State-Run Banks Allow Loan Borrowers To Delay EMIs By 3 Months Amid Coronavirus Lockout



Last week, the RBI permitted banks to take steps to relax the EMI burden on loan borrowers

Many state-run banks have allowed their loan borrowers – customers with active term loan accounts – to delay paying their monthly instalments for a period of three months. Public sector lenders, including the likes of State Bank of India, Punjab National Bank, Bank of Baroda, Canara Bank, Oriental Bank of Commerce and Indian Bank took to Twitter to announce their decisions separately, allowing their term loan borrowers to delay their EMIs due between March 1 and May 31, as the country entered seventh day of the nationwide lockdown to curb the spread of deadly coronavirus pandemic.
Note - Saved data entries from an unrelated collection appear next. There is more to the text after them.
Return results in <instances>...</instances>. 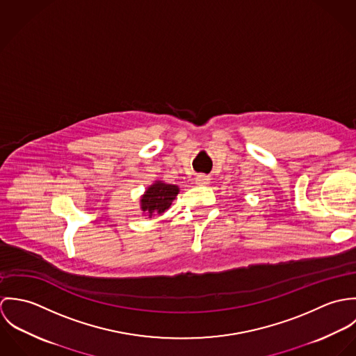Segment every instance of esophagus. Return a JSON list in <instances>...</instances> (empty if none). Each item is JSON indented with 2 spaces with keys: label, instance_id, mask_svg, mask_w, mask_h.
<instances>
[{
  "label": "esophagus",
  "instance_id": "esophagus-1",
  "mask_svg": "<svg viewBox=\"0 0 356 356\" xmlns=\"http://www.w3.org/2000/svg\"><path fill=\"white\" fill-rule=\"evenodd\" d=\"M196 184L197 185H208L209 184V177H207V175H197L196 177Z\"/></svg>",
  "mask_w": 356,
  "mask_h": 356
}]
</instances>
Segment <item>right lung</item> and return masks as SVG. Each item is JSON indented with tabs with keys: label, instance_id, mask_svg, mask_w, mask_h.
<instances>
[{
	"label": "right lung",
	"instance_id": "right-lung-1",
	"mask_svg": "<svg viewBox=\"0 0 356 356\" xmlns=\"http://www.w3.org/2000/svg\"><path fill=\"white\" fill-rule=\"evenodd\" d=\"M178 193L179 188L177 185L167 184L164 181H154L140 199L143 215L148 218L161 215L170 208Z\"/></svg>",
	"mask_w": 356,
	"mask_h": 356
}]
</instances>
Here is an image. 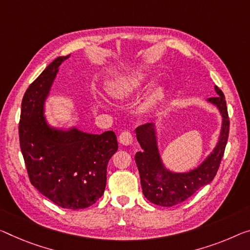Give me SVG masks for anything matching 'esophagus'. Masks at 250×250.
Listing matches in <instances>:
<instances>
[{"label":"esophagus","mask_w":250,"mask_h":250,"mask_svg":"<svg viewBox=\"0 0 250 250\" xmlns=\"http://www.w3.org/2000/svg\"><path fill=\"white\" fill-rule=\"evenodd\" d=\"M118 140H120L123 145H126V146H127V145H130L133 143V135L130 134V132H128V130H124V132L121 133Z\"/></svg>","instance_id":"obj_1"}]
</instances>
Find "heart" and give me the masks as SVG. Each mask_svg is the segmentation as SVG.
<instances>
[{
	"mask_svg": "<svg viewBox=\"0 0 250 250\" xmlns=\"http://www.w3.org/2000/svg\"><path fill=\"white\" fill-rule=\"evenodd\" d=\"M146 78L144 75H128L122 77L115 83L113 87V95L118 98L130 97L145 86ZM162 93L160 89H155L147 99V106H153L160 101Z\"/></svg>",
	"mask_w": 250,
	"mask_h": 250,
	"instance_id": "b5f03b06",
	"label": "heart"
}]
</instances>
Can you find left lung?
Listing matches in <instances>:
<instances>
[{
	"label": "left lung",
	"mask_w": 250,
	"mask_h": 250,
	"mask_svg": "<svg viewBox=\"0 0 250 250\" xmlns=\"http://www.w3.org/2000/svg\"><path fill=\"white\" fill-rule=\"evenodd\" d=\"M217 97L208 98L210 104L218 108L222 117L220 136L212 152L203 162L189 172H172L164 167L161 159L154 124L141 125L136 128V138L142 151L135 155V162L140 172L143 194L156 206L173 207L183 202L202 187L209 184L217 174L224 156L229 135V116L225 95L214 86Z\"/></svg>",
	"instance_id": "8db88e82"
}]
</instances>
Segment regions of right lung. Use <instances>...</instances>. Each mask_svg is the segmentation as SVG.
<instances>
[{
    "mask_svg": "<svg viewBox=\"0 0 250 250\" xmlns=\"http://www.w3.org/2000/svg\"><path fill=\"white\" fill-rule=\"evenodd\" d=\"M58 57L26 89L19 124L21 152L32 186L57 206L85 209L104 194L107 164L118 149L113 130L85 133L77 127H51L44 103L60 64Z\"/></svg>",
    "mask_w": 250,
    "mask_h": 250,
    "instance_id": "1",
    "label": "right lung"
}]
</instances>
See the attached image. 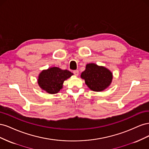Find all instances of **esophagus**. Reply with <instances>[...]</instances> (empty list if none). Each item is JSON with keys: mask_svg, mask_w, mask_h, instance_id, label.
<instances>
[{"mask_svg": "<svg viewBox=\"0 0 149 149\" xmlns=\"http://www.w3.org/2000/svg\"><path fill=\"white\" fill-rule=\"evenodd\" d=\"M73 73H74V74L75 76H78V74H79V71H78V70H74V71H73Z\"/></svg>", "mask_w": 149, "mask_h": 149, "instance_id": "obj_1", "label": "esophagus"}]
</instances>
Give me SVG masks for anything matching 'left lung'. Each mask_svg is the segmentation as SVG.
Returning <instances> with one entry per match:
<instances>
[{"mask_svg": "<svg viewBox=\"0 0 149 149\" xmlns=\"http://www.w3.org/2000/svg\"><path fill=\"white\" fill-rule=\"evenodd\" d=\"M81 78L84 79L86 84L90 89L100 92L111 84L112 73L105 67L89 63L86 66V70L82 72Z\"/></svg>", "mask_w": 149, "mask_h": 149, "instance_id": "8db88e82", "label": "left lung"}]
</instances>
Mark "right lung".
Wrapping results in <instances>:
<instances>
[{"label": "right lung", "mask_w": 149, "mask_h": 149, "mask_svg": "<svg viewBox=\"0 0 149 149\" xmlns=\"http://www.w3.org/2000/svg\"><path fill=\"white\" fill-rule=\"evenodd\" d=\"M73 74L68 70H63L58 67H52L43 70L38 78L39 86L49 94H56L63 88L65 80Z\"/></svg>", "instance_id": "obj_1"}]
</instances>
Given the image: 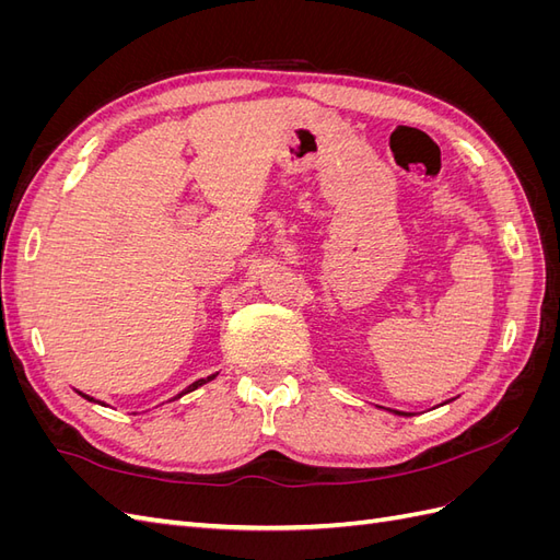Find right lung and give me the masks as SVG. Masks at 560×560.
I'll use <instances>...</instances> for the list:
<instances>
[{"label": "right lung", "mask_w": 560, "mask_h": 560, "mask_svg": "<svg viewBox=\"0 0 560 560\" xmlns=\"http://www.w3.org/2000/svg\"><path fill=\"white\" fill-rule=\"evenodd\" d=\"M214 376H217V374H212V376H208V378H200V381L191 383V385H189V387H186V389H184V393H179V395H177L175 399H179V397H182V395H186V393H191V389H196V387H200V385H206V383H208V381H212ZM83 397H86L89 401H93V397H89V395H83Z\"/></svg>", "instance_id": "add662e5"}]
</instances>
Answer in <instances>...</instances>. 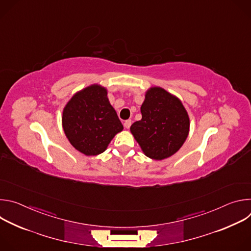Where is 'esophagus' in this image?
<instances>
[{"instance_id": "1", "label": "esophagus", "mask_w": 251, "mask_h": 251, "mask_svg": "<svg viewBox=\"0 0 251 251\" xmlns=\"http://www.w3.org/2000/svg\"><path fill=\"white\" fill-rule=\"evenodd\" d=\"M131 124H132V121H131V120H126V121L124 122V126H125V128H127V129L130 128Z\"/></svg>"}]
</instances>
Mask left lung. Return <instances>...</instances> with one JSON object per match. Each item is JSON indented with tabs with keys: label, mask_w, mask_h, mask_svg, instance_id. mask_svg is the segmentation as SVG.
Listing matches in <instances>:
<instances>
[{
	"label": "left lung",
	"mask_w": 251,
	"mask_h": 251,
	"mask_svg": "<svg viewBox=\"0 0 251 251\" xmlns=\"http://www.w3.org/2000/svg\"><path fill=\"white\" fill-rule=\"evenodd\" d=\"M142 119L130 130L144 154L154 160L174 155L186 141L189 115L182 102L161 87L149 89L141 106Z\"/></svg>",
	"instance_id": "8db88e82"
}]
</instances>
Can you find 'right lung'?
<instances>
[{
    "label": "right lung",
    "instance_id": "right-lung-1",
    "mask_svg": "<svg viewBox=\"0 0 251 251\" xmlns=\"http://www.w3.org/2000/svg\"><path fill=\"white\" fill-rule=\"evenodd\" d=\"M62 126L70 144L86 156L103 153L123 130L105 88L94 84L77 92L63 109Z\"/></svg>",
    "mask_w": 251,
    "mask_h": 251
}]
</instances>
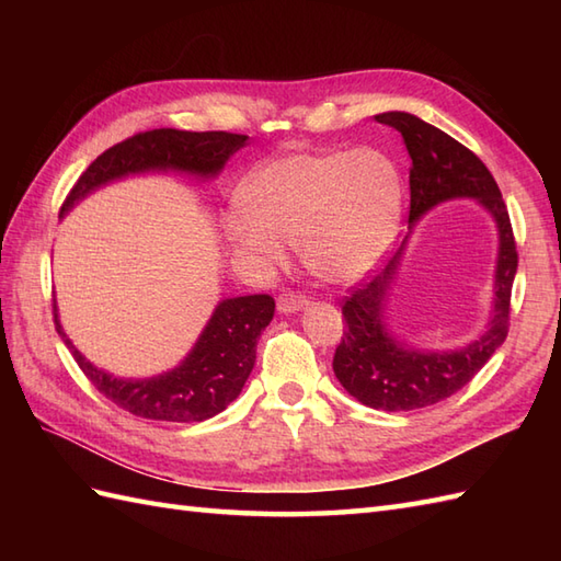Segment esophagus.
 Listing matches in <instances>:
<instances>
[{
	"label": "esophagus",
	"mask_w": 561,
	"mask_h": 561,
	"mask_svg": "<svg viewBox=\"0 0 561 561\" xmlns=\"http://www.w3.org/2000/svg\"><path fill=\"white\" fill-rule=\"evenodd\" d=\"M304 306H308V299L299 291H284V294H279V299H277V311L279 313H296V311H301Z\"/></svg>",
	"instance_id": "esophagus-1"
}]
</instances>
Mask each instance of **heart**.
Listing matches in <instances>:
<instances>
[{"label": "heart", "mask_w": 561, "mask_h": 561, "mask_svg": "<svg viewBox=\"0 0 561 561\" xmlns=\"http://www.w3.org/2000/svg\"><path fill=\"white\" fill-rule=\"evenodd\" d=\"M245 209L226 214L231 245L262 270L299 245L306 267L330 284L364 279L396 241L402 178L388 153L296 151L262 163L241 187Z\"/></svg>", "instance_id": "b5f03b06"}]
</instances>
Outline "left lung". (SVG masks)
Returning a JSON list of instances; mask_svg holds the SVG:
<instances>
[{"instance_id": "1", "label": "left lung", "mask_w": 561, "mask_h": 561, "mask_svg": "<svg viewBox=\"0 0 561 561\" xmlns=\"http://www.w3.org/2000/svg\"><path fill=\"white\" fill-rule=\"evenodd\" d=\"M378 123L396 127L412 159L410 165V224L446 199L472 197L492 214L499 229V257L494 272V311L478 340L453 352H420L398 342L386 328V301L402 257V248L383 272L352 287L344 296V335L332 368L342 388L366 408L410 412L450 398L468 386L490 362L508 335L511 287L518 253L502 190L490 169L438 127L410 113H380Z\"/></svg>"}]
</instances>
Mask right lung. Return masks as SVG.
I'll return each mask as SVG.
<instances>
[{"label": "right lung", "mask_w": 561, "mask_h": 561, "mask_svg": "<svg viewBox=\"0 0 561 561\" xmlns=\"http://www.w3.org/2000/svg\"><path fill=\"white\" fill-rule=\"evenodd\" d=\"M248 145V135L231 133H185V129H149L129 137L121 145L105 149L87 171L79 175L62 205V214L87 197L91 190L117 178L147 171H187L202 178H214L238 149ZM274 316V299L270 294L236 296L224 299L202 330L193 352L173 371L127 380L101 371L81 356L69 342L57 320L55 328L71 350L79 368L101 396L117 408L141 420L157 422H205L238 398L255 366V347L260 332Z\"/></svg>", "instance_id": "right-lung-1"}]
</instances>
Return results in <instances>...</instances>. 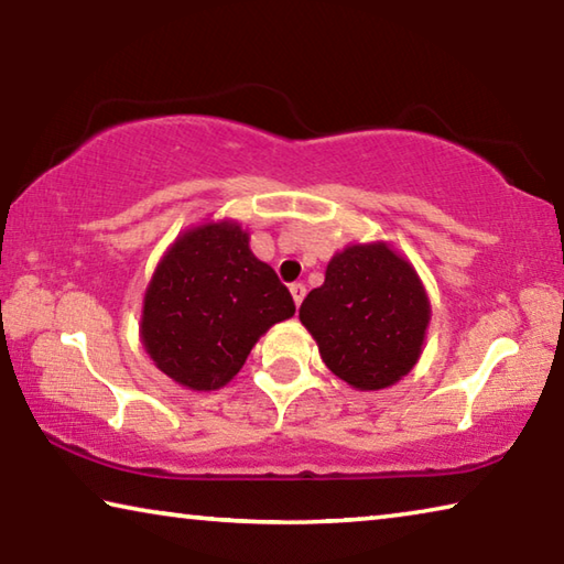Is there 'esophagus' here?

The development comes days after the Reserve Bank of India permitted commercial banks as well as other lending institutions to take measures to relax the EMI burden on term loan borrowers in view of the coronavirus-induced lockdown. 

In a statement on Twitter, the country’s largest bank by assets, SBI, said it had “initiated steps to defer the instalments and interest/EMIs on term loans falling due between March 1, 2020 to May 31, 2020, and extended the repayment period by three months”.

Last Friday, the regulator announced a slew of measures to strengthen the financial system against the economic fallout from the spread of COVID-19 disease, including hefty cuts in key lending rates. It also directed financial institutions to provide relief in the form of delayed EMIs as the three-week lockdown that began on March 25 is currently underway.

The instalments that will be impacted include dues related to the principal or interest portions of loans and credit cards. (Also Read: RBI Eases Loan Repayment Rules. How It Helps You)

The government has maintained that all bank branches and ATMs in the country will remain open during the 21-day period.